もう一つは、主観的な時間であり、わたしたちが実際に認識する「時間」です。


 ジャネーの法則は、この主観的な時間について心理学的に説明したものになります。
 幼い子どもが主観的に記憶する時間の長さは長く、年長者のそれはより短く評価される、としました。


 これは、私たちの実感と相違ないですね。
 幼稚園のころは、日が昇ってから『七つの子』が流れるまで、無限にも等しいような時間があったように思います。
 しかし、大学生や、社会人になった今。
 もう7月か、2020年も速くすぎていくなあ、と感じている方が多いのではないでしょうか。


 さて、ジャネーの法則について、もう少し掘り下げましょう。
 ジャネーの法則では、より「数字」を用いた定義がなされています。


”生涯のある時期における時間の心理的長さは、年齢の逆数に比例する(年齢に反比例する)”

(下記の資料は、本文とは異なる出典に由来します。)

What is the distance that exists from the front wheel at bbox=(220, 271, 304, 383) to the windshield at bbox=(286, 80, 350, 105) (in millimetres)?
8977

 わかりやすく言い換えると、 「0歳から20歳まで」 と、 「20歳から80歳程度まで」 の体感時間は《同じ》ということになります。


 わたしたち人間は、20歳、成人で、人生の半分を終えているのです。


 平均寿命が80歳の時代。
 私は今日、人生課程の半分を修了しました。
 単位の取りこぼしは、無いでしょうか。
 ひょっとすると、高校が共学ではなかったために、「恋愛学入門」とやらが未履修になっているかもしれません。
 とはいえ、人生の卒業式までは(アクシデントが無い限り)、まだ60年ほどありますから、取得期間には余裕がありそうです。


 氷河期の終わりに、日本へと渡ってきたわたしたち日本人。
 長い長い就職氷河期を乗り越え、2030年からの第26太陽周期、ミニ氷河期を待とうか、という段階です。
 日出る国、黄金の国ジパングとも呼ばれた日本は、今後人口を大きく減らし、世界の第一線を退こうとしています。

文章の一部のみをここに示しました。